### [Instructions for the task]
Entries follow. Give back exactly the lines starting at the one containing "預約膝力人生：膝蓋要好，這樣保養才對!" and ending at the one containing "የአሸባሪውን የትግራይ ቡድን", and no other lines.

### [Records supplied]
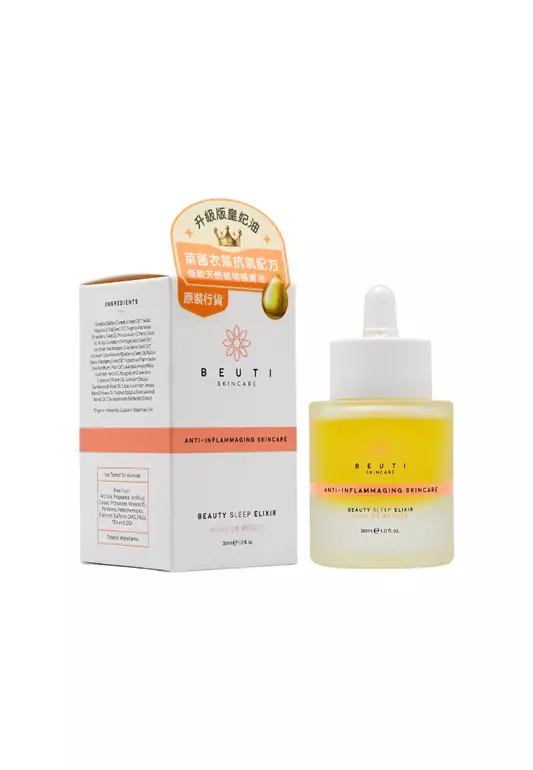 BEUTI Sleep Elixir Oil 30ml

---

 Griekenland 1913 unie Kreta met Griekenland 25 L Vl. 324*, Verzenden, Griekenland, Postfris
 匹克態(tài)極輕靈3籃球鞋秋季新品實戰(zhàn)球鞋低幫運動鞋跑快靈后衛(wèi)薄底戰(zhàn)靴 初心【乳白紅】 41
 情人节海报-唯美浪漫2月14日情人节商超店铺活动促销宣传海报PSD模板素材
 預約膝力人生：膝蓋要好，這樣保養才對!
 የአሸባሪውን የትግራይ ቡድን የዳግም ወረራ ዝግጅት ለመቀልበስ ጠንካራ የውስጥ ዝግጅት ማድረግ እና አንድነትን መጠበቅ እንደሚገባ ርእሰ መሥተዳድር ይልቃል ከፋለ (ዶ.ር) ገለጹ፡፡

---

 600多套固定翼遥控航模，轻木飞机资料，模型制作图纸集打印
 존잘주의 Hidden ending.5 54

### [Result for this exercise]
 預約膝力人生：膝蓋要好，這樣保養才對!
 የአሸባሪውን የትግራይ ቡድን የዳግም ወረራ ዝግጅት ለመቀልበስ ጠንካራ የውስጥ ዝግጅት ማድረግ እና አንድነትን መጠበቅ እንደሚገባ ርእሰ መሥተዳድር ይልቃል ከፋለ (ዶ.ር) ገለጹ፡፡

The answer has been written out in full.